I am trying to predict the frequency of an outcome and I have a lot of data. I have already fitted a glm to the data and now I am trying to use ctree to understand any complex interaction in the dataset that I may have missed.
Instead of directly predicting the residual, I have tried to offset the ctree model to the glm prediction. However, I seem to get the same results when I: (a) use no offset at all, (b) specify the offset in the function, and (c) use the offset in the ctree equation.
I have tried looking at the documentation(here and here) but I have not found it helpful.
I have created some dummy data to mimic what I am doing:
library(partykit)
# Set random number seed
set.seed(15)
# Create Dataset
freq <- rpois(10000, 1.2)
example_df <- data.frame(var_1 = rnorm(10000, 180, 20) * freq / 10,
var_2 = runif(10000, 1, 8),
var_3 = runif(10000, 1, 2.5) + freq / 1000)
example_df$var_4 = example_df$var_1 * example_df$var_3 + rnorm(10000, 0.1, 0.5)
example_df$var_5 = example_df$var_2 * example_df$var_3 + rnorm(10000, 2, 50)
# Create GLM
base_mod <- glm(freq ~ ., family="poisson", data=example_df)
base_pred <- predict(base_mod)
# Create trees
exc_offset <- ctree(freq ~ ., data = example_df, control = ctree_control(alpha = 0.01, minbucket = 1000))
func_offset <- ctree(freq ~ ., data = example_df, offset = base_pred, control = ctree_control(alpha = 0.01, minbucket = 1000))
equ_offset <- ctree(freq ~ . + offset(base_pred), data = example_df, control = ctree_control(alpha = 0.01, minbucket = 1000))

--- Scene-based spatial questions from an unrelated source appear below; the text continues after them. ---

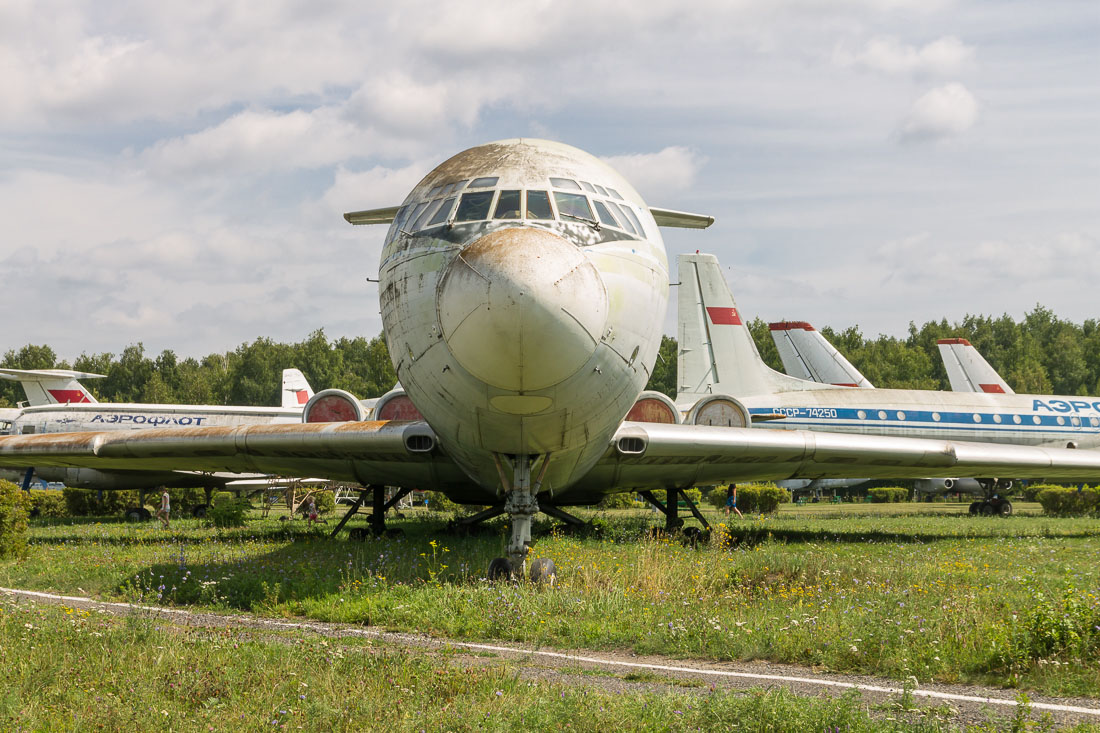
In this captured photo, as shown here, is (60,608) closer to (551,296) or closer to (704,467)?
(551,296)

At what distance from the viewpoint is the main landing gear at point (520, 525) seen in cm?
871

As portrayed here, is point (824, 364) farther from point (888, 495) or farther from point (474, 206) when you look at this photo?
point (474, 206)

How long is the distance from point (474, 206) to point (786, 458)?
7.25 metres

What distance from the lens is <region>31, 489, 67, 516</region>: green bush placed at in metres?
31.5

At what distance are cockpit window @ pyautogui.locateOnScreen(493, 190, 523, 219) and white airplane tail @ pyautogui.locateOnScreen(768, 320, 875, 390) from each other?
34724mm

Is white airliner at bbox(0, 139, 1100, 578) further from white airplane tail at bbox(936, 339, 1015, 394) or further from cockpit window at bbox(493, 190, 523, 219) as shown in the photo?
Result: white airplane tail at bbox(936, 339, 1015, 394)

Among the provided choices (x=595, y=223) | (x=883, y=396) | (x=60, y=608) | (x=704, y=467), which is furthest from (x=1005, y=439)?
(x=60, y=608)

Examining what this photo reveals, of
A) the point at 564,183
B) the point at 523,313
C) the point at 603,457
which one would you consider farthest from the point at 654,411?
the point at 523,313

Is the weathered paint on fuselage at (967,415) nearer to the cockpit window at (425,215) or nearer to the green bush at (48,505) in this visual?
the green bush at (48,505)

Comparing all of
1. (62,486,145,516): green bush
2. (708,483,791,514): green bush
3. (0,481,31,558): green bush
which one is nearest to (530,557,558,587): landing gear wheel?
(0,481,31,558): green bush

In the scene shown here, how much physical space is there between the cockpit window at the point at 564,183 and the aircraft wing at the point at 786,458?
390 centimetres

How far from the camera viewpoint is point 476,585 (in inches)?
342

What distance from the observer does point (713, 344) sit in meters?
32.3

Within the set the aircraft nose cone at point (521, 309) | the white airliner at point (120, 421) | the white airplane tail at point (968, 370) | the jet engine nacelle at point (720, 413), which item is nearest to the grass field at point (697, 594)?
the aircraft nose cone at point (521, 309)
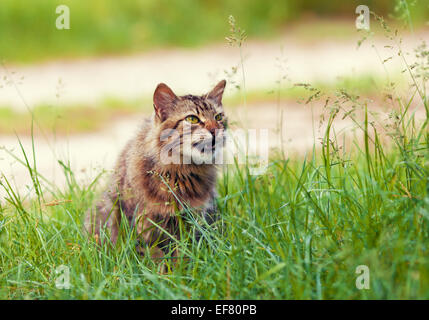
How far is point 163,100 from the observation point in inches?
114

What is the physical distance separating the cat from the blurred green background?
20.0 feet

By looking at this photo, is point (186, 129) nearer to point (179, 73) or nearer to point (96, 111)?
point (96, 111)

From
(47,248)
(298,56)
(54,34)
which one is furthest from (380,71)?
(47,248)

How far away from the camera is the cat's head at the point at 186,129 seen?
2.84 meters

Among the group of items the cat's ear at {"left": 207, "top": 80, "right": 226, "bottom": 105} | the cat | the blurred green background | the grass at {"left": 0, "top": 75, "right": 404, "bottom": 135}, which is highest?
the blurred green background

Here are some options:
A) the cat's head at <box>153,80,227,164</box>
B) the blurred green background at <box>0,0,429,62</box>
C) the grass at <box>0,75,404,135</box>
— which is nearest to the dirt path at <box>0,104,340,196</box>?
the grass at <box>0,75,404,135</box>

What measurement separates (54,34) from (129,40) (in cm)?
121

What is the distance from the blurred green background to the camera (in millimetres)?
8570

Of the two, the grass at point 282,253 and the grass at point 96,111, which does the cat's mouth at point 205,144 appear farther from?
the grass at point 96,111

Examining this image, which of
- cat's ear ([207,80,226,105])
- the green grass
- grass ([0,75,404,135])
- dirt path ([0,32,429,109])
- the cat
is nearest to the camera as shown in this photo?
the green grass

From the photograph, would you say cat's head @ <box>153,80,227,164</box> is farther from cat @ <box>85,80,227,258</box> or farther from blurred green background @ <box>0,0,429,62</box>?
blurred green background @ <box>0,0,429,62</box>

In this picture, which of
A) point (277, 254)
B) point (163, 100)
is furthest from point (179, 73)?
point (277, 254)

I expected the outcomes of the trees to be different when the offset is included from when the offset isn't included. However, the outputs seem to be the same:
# Predict outcomes
summary(predict(exc_offset, example_df))
summary(predict(func_offset, example_df))
summary(predict(equ_offset, example_df))
# Show trees
exc_offset
func_offset
equ_offset
Does anyone know what is going on? Have should I use the offsets?